Manado — Perekonomian Sulawesi Utara (Sulut) Triwulan III (Tw III)-2019 tercatat tumbuh sebesar 5,20% (yoy), lebih rendah dibandingkan dengan pertumbuhan ekonomi Sulawesi Utara pada triwulan sebelumnya, yang tercatat sebesar 5,49% (yoy).
Berdasarkan pola historis pertumbuhan ekonomi Triwulan III pada periode sebelumnya, maka angka pertumbuhan ekonomi Sulawesi Utara Tw III 2019 tersebut menjadi angka pertumbuhan perekonomian di Tw III yang terendah dalam 5 tahun terakhir.
Namun demikian, apabila dibandingkan dengan pertumbuhan ekonomi nasional, maka pertumbuhan ekonomi Sulawesi Utara tercatat lebih tinggi dibandingkan pertumbuhan ekonomi Nasional yang tercatat sebesar 5,02% (yoy).
Ditinjau dari sisi lapangan usaha (LU) dalam perekonomian Sulawesi Utara, perlambatan Pertumbuhan Sulut terutama disebabkan oleh melambatnya pertumbuhan LU pertanian, kehutanan dan perikanan (pertanian) serta kontraksi yang terjadi pada LU administrasi pemerintahan, pertahanan dan jaminan sosial wajib (administrasi).
Sementara itu, menguatnya dua LU utama, yaitu transportasi dan Pergudangan (transportasi) serta Konstruksi, belum mampu menahan perlambatan pertumbuhan ekonomi Sulawesi Utara.
LU Pertanian pada Triwulan III 2019 mencatatkan angka pertumbuhan sebesar 2,85% (yoy), melambat cukup dalam dibandingkan pertumbuhan LU tersebut pada Triwulan II 2019 yang tercatat sebesar 7,40% (yoy).
Melihat dari kinerja LU pertanian, melambatnya kinerja sub lapangan usaha (sub-LU) perikanan, pertanian tanaman bahan makanan dan perkebunan tahunan diperkirakan menjadi faktor penyebab melambatnya LU tersebut.
Melambatnya sub-LU perikanan tersebut sebagaimana tercermin dari volume
ekspor perikanan (SITC Code:03) yang mencatat angka pertumbuhan sebesar 11,17% (yoy) melambat dibandingkan dengan pertumbuhan Triwulan sebelumnya sebesar 43,76% (yoy).
Hal tersebut dijelaskan oleh Kepala Kantor Perwakilan Bank Indonesia (KPwBI) Sulawesi Utara, Arbonas Hutabarat, Rabu (6/11/2019).
“Penurunan harga komoditas perikanan ditengarai menjadi penyebab berkurangnya insentif nelayan untuk meningkatkan produksi perikanan,” ujar Arbonas.

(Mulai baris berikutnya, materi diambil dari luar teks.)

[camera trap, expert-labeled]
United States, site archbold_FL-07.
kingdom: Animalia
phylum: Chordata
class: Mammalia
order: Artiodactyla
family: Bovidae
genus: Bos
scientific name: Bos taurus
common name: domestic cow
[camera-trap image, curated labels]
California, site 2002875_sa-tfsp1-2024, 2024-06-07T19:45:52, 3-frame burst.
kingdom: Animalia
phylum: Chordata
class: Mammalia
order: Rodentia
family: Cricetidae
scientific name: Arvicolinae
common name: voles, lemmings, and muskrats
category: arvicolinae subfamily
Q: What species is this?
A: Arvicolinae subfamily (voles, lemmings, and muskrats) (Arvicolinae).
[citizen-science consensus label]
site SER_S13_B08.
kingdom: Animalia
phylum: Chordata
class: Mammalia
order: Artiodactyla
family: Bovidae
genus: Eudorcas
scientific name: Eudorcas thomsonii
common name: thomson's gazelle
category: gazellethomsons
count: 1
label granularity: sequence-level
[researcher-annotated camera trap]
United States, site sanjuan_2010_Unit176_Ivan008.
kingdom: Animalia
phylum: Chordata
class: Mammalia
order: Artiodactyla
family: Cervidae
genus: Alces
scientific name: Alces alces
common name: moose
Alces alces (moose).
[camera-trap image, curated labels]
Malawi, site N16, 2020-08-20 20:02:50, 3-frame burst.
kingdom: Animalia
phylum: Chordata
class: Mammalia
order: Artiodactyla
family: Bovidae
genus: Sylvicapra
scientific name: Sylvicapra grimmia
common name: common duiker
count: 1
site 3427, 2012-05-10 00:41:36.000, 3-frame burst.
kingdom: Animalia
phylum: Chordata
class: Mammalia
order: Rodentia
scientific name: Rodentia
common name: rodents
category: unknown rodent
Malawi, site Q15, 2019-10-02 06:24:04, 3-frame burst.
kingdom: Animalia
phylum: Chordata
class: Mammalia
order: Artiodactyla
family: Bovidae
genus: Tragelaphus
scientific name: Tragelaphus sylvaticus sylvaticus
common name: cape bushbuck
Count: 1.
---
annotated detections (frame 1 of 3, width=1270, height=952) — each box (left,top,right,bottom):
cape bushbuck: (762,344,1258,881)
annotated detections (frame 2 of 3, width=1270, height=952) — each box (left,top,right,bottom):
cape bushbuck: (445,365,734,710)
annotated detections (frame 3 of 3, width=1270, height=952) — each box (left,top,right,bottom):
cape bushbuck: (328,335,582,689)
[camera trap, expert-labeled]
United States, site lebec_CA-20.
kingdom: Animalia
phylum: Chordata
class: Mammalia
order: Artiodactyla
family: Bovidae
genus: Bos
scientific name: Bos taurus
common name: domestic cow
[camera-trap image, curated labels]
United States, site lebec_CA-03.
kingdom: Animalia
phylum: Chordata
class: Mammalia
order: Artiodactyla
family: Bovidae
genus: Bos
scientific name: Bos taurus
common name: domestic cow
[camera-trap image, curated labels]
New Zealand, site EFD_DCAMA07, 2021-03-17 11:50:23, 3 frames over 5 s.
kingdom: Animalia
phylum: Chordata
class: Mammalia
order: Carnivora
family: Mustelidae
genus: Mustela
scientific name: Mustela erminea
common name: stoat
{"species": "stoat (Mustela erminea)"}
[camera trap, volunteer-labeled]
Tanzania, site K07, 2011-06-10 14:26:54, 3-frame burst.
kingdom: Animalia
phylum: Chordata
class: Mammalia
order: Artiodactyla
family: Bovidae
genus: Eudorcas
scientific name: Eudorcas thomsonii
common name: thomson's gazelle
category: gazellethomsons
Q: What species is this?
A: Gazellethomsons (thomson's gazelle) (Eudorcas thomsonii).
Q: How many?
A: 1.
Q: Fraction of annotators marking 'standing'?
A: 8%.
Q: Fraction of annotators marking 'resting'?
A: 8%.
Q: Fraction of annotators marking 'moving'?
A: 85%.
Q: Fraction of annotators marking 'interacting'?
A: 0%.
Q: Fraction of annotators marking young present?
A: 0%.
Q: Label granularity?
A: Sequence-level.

Selain itu, perlambatan pada sub-LU pertanian tanaman bahan makanan diperkirakan sebagai dampak kekeringan sehingga menurunkan panen padi di sentra-sentra produksi beras Sulawesi
Utara.
Sementara itu, harga kopra yang masih belum membaik berdampak pada melambatnya pertumbuhan produksi kelapa di tengah panen raya cengkeh.
Adapun lapangan usaha lain yang ikut
berperan dalam perlambatan ekonomi Sulawesi Utara Triwulan III 2019 adalah LU administrasi.
LU administrasi pada triwulan III 2019 tercatat kontraksi sebesar 1,72% (yoy) setelah pada triwulan sebelumnya tumbuh sebesar 11,75% (yoy).
Kontraksi pertumbuhan LU administrasi tersebut terutama tercermin dari belum optimalnya penyerapan anggaran Pemerintah Daerah baik yang bersumber dari APBD maupun APBN, khususnya pada pos-pos belanja operasional.
“Hal ini sejalan dengan secara nasional dimana pertumauhan konsumsi pemerintah mengalami perlambatan yang cukup dalam di triwulan III 2019,” kata Arbonas.
Selanjutnya, LU utama lainnya yaitu LU perdagangan pada Triwulan III 2019 masih tumbuh relatif kuat meski tidak sekuat triwulan sebelumnya.
LU perdagangan pada triwulan III 2019 tumbuh sebesar 8,06% (yoy), relatif kuat namun melambat dibandingkan triwulan sebelumnya yang tercatat tumbuh sebesar 9,24% (yoy).
Pertumbuhan perdagangan tersebut sejalan dengan menguatnya pertumbuhan konsumsi rumah tangga sepanjang Triwulan III 2019.
Selain itu, pertumbuhan LU perdagangan yang cukup tinggi juga tercermin dari indeks keyakinan konsumen Bank Indonesia yang juga tercatat tumbuh relatif kuat sebesar 10,21% (yoy) pada triwulan III 2019.
Berbeda dengan LU Perdagangan, pada Triwulan III 2019 LU pertumbuhan industri pengolahan masih mengalami kontraksi.
LU industri pada Triwulan III 2019 mengalami kontraksi sebesar 1,04% (yoy) lebih rendah dibandingkan kontraksi pada Triwulan II 2019 yang tercatat sebesar 4,04% (yoy).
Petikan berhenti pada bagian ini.